Kisah anak yang tak bisa menyalurkan minat dan bakatnya di atas akhirnya akan berakhir pada tidak tercapainya rasa bahagia dalam dirinya. Merespons hal ini, diperlukan sebuah  keselarasan antara orang tua dan sang anak untuk menemukan jalan keluar dari problem tersebut.

Prasyarat penting yang diperlukan menurut penulis ialah adanya saling pengertian dan rasa menghargai di antara keduanya.  Redefinisi kebahagiaan dalam hal ini rasanya juga perlu dipertimbangkan. Bahwa kebahagiaan orang tua tak bisa dipaksakan kepada anaknya.
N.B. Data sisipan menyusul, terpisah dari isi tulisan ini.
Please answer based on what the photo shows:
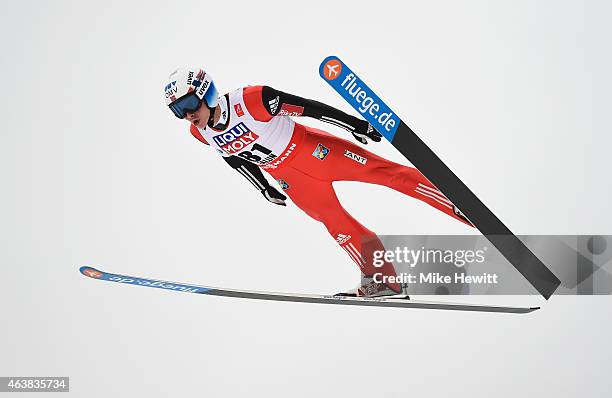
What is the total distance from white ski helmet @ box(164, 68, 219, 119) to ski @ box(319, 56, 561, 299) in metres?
0.65

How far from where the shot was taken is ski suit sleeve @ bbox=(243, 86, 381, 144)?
→ 12.0 ft

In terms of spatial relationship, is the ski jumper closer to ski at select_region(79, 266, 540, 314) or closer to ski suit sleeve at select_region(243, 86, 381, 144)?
ski suit sleeve at select_region(243, 86, 381, 144)

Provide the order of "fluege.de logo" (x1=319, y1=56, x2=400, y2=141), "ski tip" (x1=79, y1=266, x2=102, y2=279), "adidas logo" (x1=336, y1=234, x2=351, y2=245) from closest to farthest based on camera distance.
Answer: "fluege.de logo" (x1=319, y1=56, x2=400, y2=141), "adidas logo" (x1=336, y1=234, x2=351, y2=245), "ski tip" (x1=79, y1=266, x2=102, y2=279)

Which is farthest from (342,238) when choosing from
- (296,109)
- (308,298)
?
(296,109)

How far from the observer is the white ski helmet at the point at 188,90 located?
3.59 m

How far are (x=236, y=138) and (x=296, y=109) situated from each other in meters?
0.33

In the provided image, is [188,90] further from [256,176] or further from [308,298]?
[308,298]

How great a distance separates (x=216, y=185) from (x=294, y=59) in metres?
1.17

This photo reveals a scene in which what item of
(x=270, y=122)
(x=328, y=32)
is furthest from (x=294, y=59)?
(x=270, y=122)

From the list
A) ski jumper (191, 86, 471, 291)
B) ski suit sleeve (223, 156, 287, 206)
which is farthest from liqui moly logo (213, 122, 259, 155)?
ski suit sleeve (223, 156, 287, 206)

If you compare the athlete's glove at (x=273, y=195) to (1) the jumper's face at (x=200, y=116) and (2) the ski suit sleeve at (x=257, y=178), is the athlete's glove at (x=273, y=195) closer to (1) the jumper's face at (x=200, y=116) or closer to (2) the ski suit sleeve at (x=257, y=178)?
(2) the ski suit sleeve at (x=257, y=178)

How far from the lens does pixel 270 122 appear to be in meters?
3.77

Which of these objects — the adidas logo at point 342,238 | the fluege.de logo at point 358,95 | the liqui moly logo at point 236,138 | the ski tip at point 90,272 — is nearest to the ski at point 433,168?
the fluege.de logo at point 358,95

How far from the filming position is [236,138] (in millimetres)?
3775
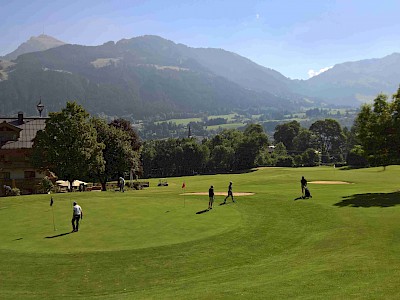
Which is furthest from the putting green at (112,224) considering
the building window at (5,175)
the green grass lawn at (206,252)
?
the building window at (5,175)

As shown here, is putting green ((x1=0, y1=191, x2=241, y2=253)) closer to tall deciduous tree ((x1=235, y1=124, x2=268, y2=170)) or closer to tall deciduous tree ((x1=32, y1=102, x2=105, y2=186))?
tall deciduous tree ((x1=32, y1=102, x2=105, y2=186))

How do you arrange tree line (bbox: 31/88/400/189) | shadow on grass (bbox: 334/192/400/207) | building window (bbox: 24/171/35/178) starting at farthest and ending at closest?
building window (bbox: 24/171/35/178)
tree line (bbox: 31/88/400/189)
shadow on grass (bbox: 334/192/400/207)

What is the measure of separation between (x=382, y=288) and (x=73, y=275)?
15.9m

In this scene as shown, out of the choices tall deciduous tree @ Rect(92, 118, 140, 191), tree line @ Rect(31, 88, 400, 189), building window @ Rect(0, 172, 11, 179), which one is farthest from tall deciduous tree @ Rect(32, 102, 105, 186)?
building window @ Rect(0, 172, 11, 179)

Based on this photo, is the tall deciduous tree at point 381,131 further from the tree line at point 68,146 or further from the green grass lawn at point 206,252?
the tree line at point 68,146

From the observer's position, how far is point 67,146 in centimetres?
6278

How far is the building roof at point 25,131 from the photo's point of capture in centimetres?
7738

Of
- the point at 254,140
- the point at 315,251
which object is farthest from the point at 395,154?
the point at 254,140

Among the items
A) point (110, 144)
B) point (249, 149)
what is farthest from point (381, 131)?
point (249, 149)

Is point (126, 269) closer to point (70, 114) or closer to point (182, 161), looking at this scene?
→ point (70, 114)

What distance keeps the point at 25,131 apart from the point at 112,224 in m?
54.7

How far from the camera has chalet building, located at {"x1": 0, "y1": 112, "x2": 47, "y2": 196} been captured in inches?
2913

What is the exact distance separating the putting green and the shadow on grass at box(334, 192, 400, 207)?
11602mm

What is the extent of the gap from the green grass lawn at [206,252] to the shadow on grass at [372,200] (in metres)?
0.19
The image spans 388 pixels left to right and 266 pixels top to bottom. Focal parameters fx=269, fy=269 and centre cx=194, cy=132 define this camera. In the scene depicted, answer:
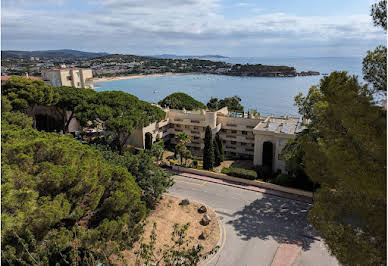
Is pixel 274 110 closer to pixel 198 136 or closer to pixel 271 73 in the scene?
pixel 198 136

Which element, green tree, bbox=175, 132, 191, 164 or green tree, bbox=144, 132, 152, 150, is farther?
green tree, bbox=144, 132, 152, 150

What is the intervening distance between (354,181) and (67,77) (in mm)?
52177

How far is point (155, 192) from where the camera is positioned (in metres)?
21.5

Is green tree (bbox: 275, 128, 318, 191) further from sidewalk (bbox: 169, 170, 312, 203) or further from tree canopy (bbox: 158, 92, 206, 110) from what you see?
tree canopy (bbox: 158, 92, 206, 110)

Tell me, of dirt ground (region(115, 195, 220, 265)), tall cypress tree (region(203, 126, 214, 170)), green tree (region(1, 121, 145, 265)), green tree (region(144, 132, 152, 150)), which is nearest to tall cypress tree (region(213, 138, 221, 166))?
tall cypress tree (region(203, 126, 214, 170))

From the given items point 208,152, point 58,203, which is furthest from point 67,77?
point 58,203

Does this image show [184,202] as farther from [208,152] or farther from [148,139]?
[148,139]

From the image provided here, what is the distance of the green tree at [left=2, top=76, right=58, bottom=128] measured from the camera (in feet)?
107

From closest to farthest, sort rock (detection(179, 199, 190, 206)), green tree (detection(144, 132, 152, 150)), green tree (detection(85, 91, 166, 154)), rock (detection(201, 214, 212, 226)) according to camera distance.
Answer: rock (detection(201, 214, 212, 226))
rock (detection(179, 199, 190, 206))
green tree (detection(85, 91, 166, 154))
green tree (detection(144, 132, 152, 150))

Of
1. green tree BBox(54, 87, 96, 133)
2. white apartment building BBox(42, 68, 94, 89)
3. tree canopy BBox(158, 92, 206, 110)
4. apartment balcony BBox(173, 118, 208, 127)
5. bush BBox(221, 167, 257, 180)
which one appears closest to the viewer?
bush BBox(221, 167, 257, 180)

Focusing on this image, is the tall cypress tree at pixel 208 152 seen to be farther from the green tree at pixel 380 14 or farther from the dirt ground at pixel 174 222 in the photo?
the green tree at pixel 380 14

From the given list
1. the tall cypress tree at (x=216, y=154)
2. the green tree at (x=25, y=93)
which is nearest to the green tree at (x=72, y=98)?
the green tree at (x=25, y=93)

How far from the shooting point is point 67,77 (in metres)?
50.1

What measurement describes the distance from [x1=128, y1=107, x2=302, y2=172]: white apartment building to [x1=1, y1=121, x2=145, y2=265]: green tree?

Makna kebahagiaan tiap orang berbeda-beda, sehingga ukuran dan cara mencapainya pun tidak seragam.

Andaikata sang anak tersebut kemudian memilih jalan tari sebagai sarana berkontribusi kepada sesama manusia dan alam semesta, toh hal itu tidak perlu dipermasalahkan. Walaupun dari segi finansial pendapatannya cenderung pas-pasan misalnya. Bukankah kebahagiaan tidak melulu soal materi? Sedemikian rendah dan kerdilnya arti bahagia jika ia dibatasi oleh akumulasi harta dan materi semata. Masih adakah rasa bahagia dengan segala pencapaian materiil itu, jika di sisi lain kita kehilangan orang-orang yang mencintai dan menyayangi kita setulus hati.
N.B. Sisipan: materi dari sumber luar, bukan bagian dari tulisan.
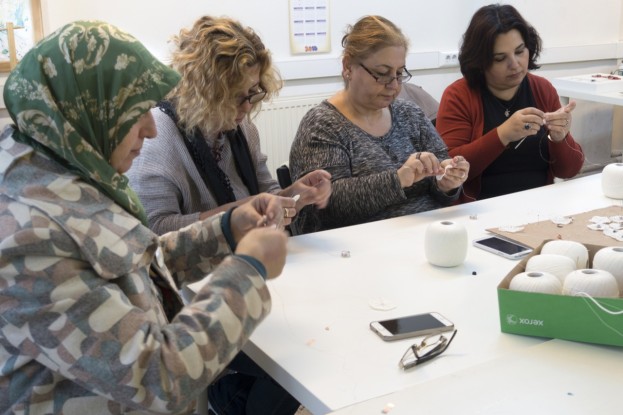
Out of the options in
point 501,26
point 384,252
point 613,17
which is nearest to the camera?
point 384,252

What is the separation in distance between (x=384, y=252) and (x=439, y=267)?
16 centimetres

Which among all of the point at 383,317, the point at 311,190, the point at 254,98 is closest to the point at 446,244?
the point at 383,317

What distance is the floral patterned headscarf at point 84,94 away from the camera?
3.35ft

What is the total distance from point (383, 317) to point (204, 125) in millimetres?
787

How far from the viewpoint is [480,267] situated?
1.60 m

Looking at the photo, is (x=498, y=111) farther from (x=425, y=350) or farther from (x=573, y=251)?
(x=425, y=350)

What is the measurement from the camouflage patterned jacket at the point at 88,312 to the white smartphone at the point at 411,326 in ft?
0.98

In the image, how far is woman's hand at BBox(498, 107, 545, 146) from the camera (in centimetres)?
231

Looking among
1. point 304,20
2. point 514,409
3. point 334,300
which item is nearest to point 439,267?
point 334,300

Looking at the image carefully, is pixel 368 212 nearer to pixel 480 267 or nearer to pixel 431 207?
pixel 431 207

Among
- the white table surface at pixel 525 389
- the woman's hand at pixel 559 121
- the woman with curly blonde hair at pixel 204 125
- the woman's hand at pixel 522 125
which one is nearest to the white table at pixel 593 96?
the woman's hand at pixel 559 121

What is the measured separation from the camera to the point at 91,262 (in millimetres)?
994

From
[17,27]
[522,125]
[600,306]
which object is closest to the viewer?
[600,306]

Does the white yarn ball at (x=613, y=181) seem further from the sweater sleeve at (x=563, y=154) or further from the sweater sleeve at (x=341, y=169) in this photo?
the sweater sleeve at (x=341, y=169)
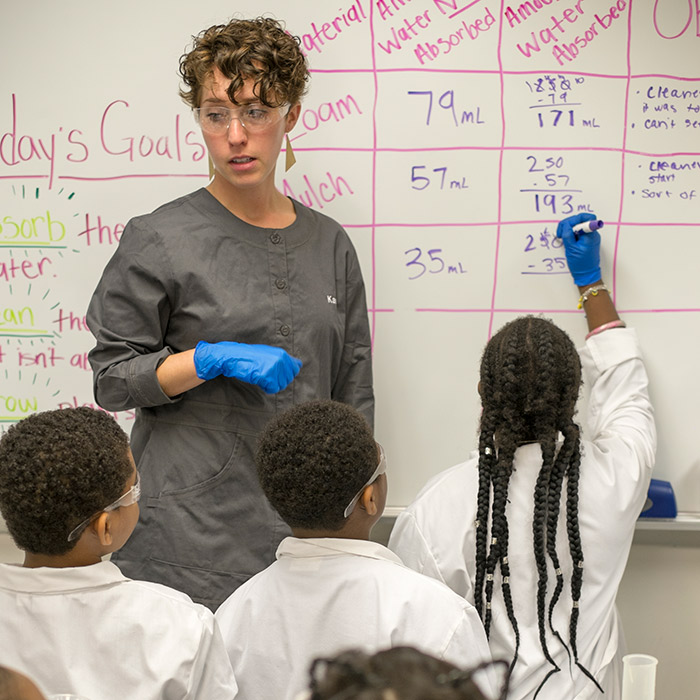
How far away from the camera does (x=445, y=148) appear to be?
6.52ft

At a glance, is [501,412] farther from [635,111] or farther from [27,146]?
[27,146]

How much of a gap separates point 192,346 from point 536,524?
734 millimetres

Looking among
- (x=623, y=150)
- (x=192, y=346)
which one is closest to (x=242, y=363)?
(x=192, y=346)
Kunci utama dalam menjemput kebahagiaan holistik ialah keterlepasan dari keterikatan terhadap belenggu-belenggu yang ada dalam hidup kita. Meskipun demikian, melepaskan belenggu juga tidak berarti sama dengan memutus tali persahabatan dan kekeluargaan. Artinya, dalam melepas belenggu itu diperlukan cara yang dilakukan dengan baik dan indah, sehingga kebahagiaan holistik yang menjadi tujuan tidak malah berganti menjadi penderitaan akut.

Kebahagiaan holistik yang dimaksudkan di sini ialah perasaan bahagia yang tidak bergantung pada hal-hal yang bersifat materi dan hal-hal di luar diri kita, melainkan lahir dari apa yang ada dalam diri kita. Rasa syukur atas anugerah kehidupan yang sedang kita jalani saat ini, bagaimana pun dan apa pun kondisinya.
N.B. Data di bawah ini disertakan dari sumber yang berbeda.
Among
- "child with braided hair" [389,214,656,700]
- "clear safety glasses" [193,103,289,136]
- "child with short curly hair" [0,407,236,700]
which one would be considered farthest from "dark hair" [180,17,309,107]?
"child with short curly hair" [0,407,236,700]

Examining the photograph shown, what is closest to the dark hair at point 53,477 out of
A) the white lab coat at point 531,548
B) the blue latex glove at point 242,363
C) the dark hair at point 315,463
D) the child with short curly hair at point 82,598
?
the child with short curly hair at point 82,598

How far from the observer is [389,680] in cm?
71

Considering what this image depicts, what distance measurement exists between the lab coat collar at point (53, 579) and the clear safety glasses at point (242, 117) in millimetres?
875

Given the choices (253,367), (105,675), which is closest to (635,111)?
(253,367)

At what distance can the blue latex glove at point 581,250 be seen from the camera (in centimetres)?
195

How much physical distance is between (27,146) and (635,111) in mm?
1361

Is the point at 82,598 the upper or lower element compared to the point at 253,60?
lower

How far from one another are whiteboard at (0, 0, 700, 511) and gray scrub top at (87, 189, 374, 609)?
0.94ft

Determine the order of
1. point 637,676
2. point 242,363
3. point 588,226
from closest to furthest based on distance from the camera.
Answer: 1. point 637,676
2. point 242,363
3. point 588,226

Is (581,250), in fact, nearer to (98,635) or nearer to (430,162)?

183915-Robin-S-Sharma-Quote-Gratitude-drives-happiness-Happiness-boosts-768x432

Manifestasi rasa syukur itu pada tahap selanjutnya mewujud dalam kontribusi nyata yang kita berikan terhadap orang lain maupun lingkungan sekitar. Jalaluddin Rumi, seorang penyair mistik besar dari Persia, pernah mengatakan bahwa hakikat agama adalah cinta. Pernyataan ini dielaborasi lebih lanjut oleh Coach Jaya, seorang Spiritual Life Coach di Panca Olah Institute, bahwa hakikat dari rasa cinta ialah adanya kontribusi yang diberikan dalam kehidupannya.

Martin Seligman mengistilahkan hal ini sebagai kebahagiaan otentik (authentic happiness). Ia hanya bisa diraih dengan menjalani hidup yang berasaskan pelayanan dan kontribusi kepada orang lain dan sesama makhluk hidup di dunia, karena dengan itulah makna hidup sesungguhnya akan kita rengkuh. Tak heran, kisah-kisah orang yang mengabdikan dan mewakafkan dirinya kepada banyak orang justru biasanya mendapat ganjaran keberlimpahan lebih tinggi dari orang yang sibuk memikirkan dan memenuhi kebutuhan hidupnya sendiri.

Tak lupa, tindak lanjut dari mereka yang telah mendapat arti kebahagiaan holistik di atas ialah tercapainya manusia holistik (holistic person), yakni mereka yang mampu menjalani hidup secara bebas dan merdeka. Artinya, hidup orang tersebut tidak bergantung kepada sesama manusia, melainkan hanya bergantung kepada entitas yang menciptakan manusia dan alam semesta ini. Bukankah kekayaan dan kebesaran itu hanya bisa kita raih dengan cara bergabung serta selaras dengan Zat yang Maha Kaya dan Zat yang Maha Besar?